(GOALS):
1. In the passage about the unsafe brakes, list every person or group that the commentary after the tweet says is at risk from the car or should be kept safe from it.
2. Echo the passage about the unsafe brakes word for word, from "Officially the worst" up to and including "Jenkins’ tweet above.".

(PASSAGE GIVEN):
## Begin

Officially the worst condition set of brakes I have seen in my professional career. Customer insisted on driving his kids to school tomorrow. It's not going to start when he tries????????. pic.twitter.com/KV5xHobTY4
— Willie D Jenkins (@WillieDJenkins1) December 5, 2022
It’s a dangerous thing to do ,as disabling a vehicle isn’t the most legal thing in the world, but Jenkins considered it the morally correct thing to do to keep the children—and anyone else around the car—safe. “It’s not going to start when he tries,” reads Jenkins’ tweet above.
It’s a tough situation and one we can’t endorse ourselves, obviously. Not to say this is what happened here, but we all know people who have deferred essential but expensive maintenance because they’ve fallen on hard times, yet still have to get to work on time and make sure the children get to school. Our car-centric society puts this burden on people, and it’s not an easy one to navigate when life throws some hard punches your way. Still, there is no denying that, based on hte photos we see here, this car appears utterly unsafe — a risk to its driver and the people in it.

## End

(LISTED ENTRIES):

## Begin

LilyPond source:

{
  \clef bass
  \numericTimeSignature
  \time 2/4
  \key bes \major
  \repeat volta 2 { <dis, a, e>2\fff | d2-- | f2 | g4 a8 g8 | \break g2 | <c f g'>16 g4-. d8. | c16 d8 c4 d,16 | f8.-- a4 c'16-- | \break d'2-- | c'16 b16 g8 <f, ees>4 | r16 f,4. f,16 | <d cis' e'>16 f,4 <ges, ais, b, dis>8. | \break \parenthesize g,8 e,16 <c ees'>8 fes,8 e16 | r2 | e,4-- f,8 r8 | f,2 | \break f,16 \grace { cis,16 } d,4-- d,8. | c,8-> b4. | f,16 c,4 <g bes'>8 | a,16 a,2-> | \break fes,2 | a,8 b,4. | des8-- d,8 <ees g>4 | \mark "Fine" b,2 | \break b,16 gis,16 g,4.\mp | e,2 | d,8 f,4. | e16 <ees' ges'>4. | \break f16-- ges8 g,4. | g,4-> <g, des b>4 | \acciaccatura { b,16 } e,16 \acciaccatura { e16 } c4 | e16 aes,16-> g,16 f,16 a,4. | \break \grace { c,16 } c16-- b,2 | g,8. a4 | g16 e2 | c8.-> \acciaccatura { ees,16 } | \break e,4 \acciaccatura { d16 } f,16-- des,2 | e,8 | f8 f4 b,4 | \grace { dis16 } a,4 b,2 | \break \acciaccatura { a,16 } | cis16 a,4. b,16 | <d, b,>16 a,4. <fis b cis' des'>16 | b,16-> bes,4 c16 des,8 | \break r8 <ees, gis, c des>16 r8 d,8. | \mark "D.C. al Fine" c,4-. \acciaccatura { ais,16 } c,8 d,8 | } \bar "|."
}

## End

(TASK-BY-TASK OUTPUTS):
1.
- the children
- anyone else around the car
- its driver
- the people in it

2.
Officially the worst condition set of brakes I have seen in my professional career. Customer insisted on driving his kids to school tomorrow. It's not going to start when he tries????????. pic.twitter.com/KV5xHobTY4
— Willie D Jenkins (@WillieDJenkins1) December 5, 2022
It’s a dangerous thing to do ,as disabling a vehicle isn’t the most legal thing in the world, but Jenkins considered it the morally correct thing to do to keep the children—and anyone else around the car—safe. “It’s not going to start when he tries,” reads Jenkins’ tweet above.